PRAYERS, by Mr. Ash.

Domini præsentes fuerunt:

Comes Manchester, Speaker.

Comes Pembrooke.
Comes Kent.
Comes Mulgrave.
Ds. Howard.
Ds. La Warr.
Ds. Wharton.

Ordinance for Delinquents to pay their Compositions.

An Ordinance concerning Delinquents to be forced to pay in the Remainder of the Monies for their Compositions; which was read.

Answer from the H. C.

Mr. Page and Mr. Sadler return with this Answer from the House of Commons:

That they agree in all the Particulars sent down.

Order to defer the Assizes of Chester, &c.

An Order was read, for putting off the Assizes of Chester, Denbigh, Flintshire, and Mountgomery, for this Time, in regard of the Infection of the Plague; and passed, and Ordered to be sent to the House of Commons for their Concurrence.

Joyce's Petition for Arrears.

Upon reading the Petition of Cornet George Joice, desiring his Arrears:

It is Ordered, To be recommended to the House of Commons.

E. of Pembroke resigns the Government of the Isle of Wight to Colonel Hammond.

The Earl of Pembrooke signified to this House, "That whereas the Houses were pleased to make him Governor of the Isle of Wight, which he performed with Faithfulness, to the uttermost of his Power; but seeing since Sir Thomas Fairfax hath, by Authority of Parliament, Command of all the Garrisons, his Lordship did humbly desire that Colonel Rob't Hamond may be, by Ordinance of Parliament, made Governor of the Isle of Wight; he being a Person looked upon by the General as a fit Person for that Trust, and hath a Commission from him."
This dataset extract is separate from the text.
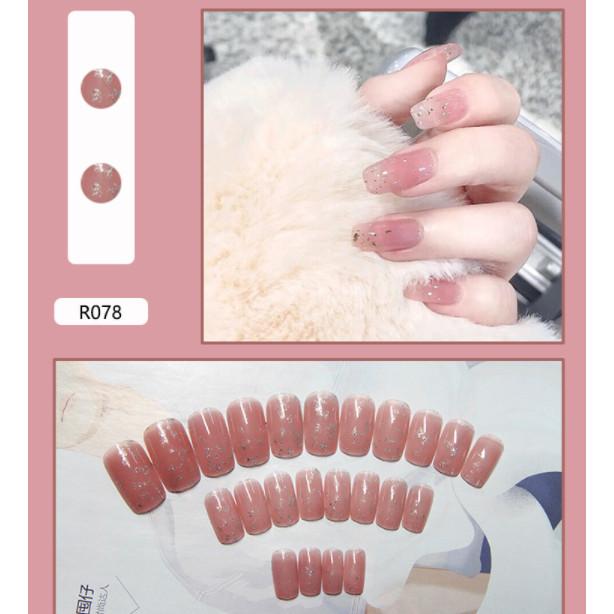 Bộ 24 móng tay giả nail thơi trang như hình (R-078)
Upon this Desire of the Earl of Pembrooke, the House Ordered, That an Ordinance be brought for that Purpose: And the Lord Wharton and the Lord Howard were appointed to prepare an Ordinance for that Purpose.

Message from the H. C. to sit on Monday.

A Message was brought from the House of Commons, by Sir Rob't Pye Knight, &c.

To let their Lordships know, that they intend to sit on Monday next; and desire their Lordships would please to do the same, if it may stand with their Lordships Conveniency.

The Answer returned was:


That their Lordships intend to sit on Monday.

Ward to have the Dues of Walkerne, from Gorsuch.

Ordered, That the Sheriff of the County of Essex shall seize on the Remainder of the Corn of Mr. Ward Minister, before it be threshed out, which is kept away from him by the Servant of Doctor Gorsuch, contrary to an Order of this House; and the Sheriff do deliver the said Corn to Mr. Warde, or who he shall appoint.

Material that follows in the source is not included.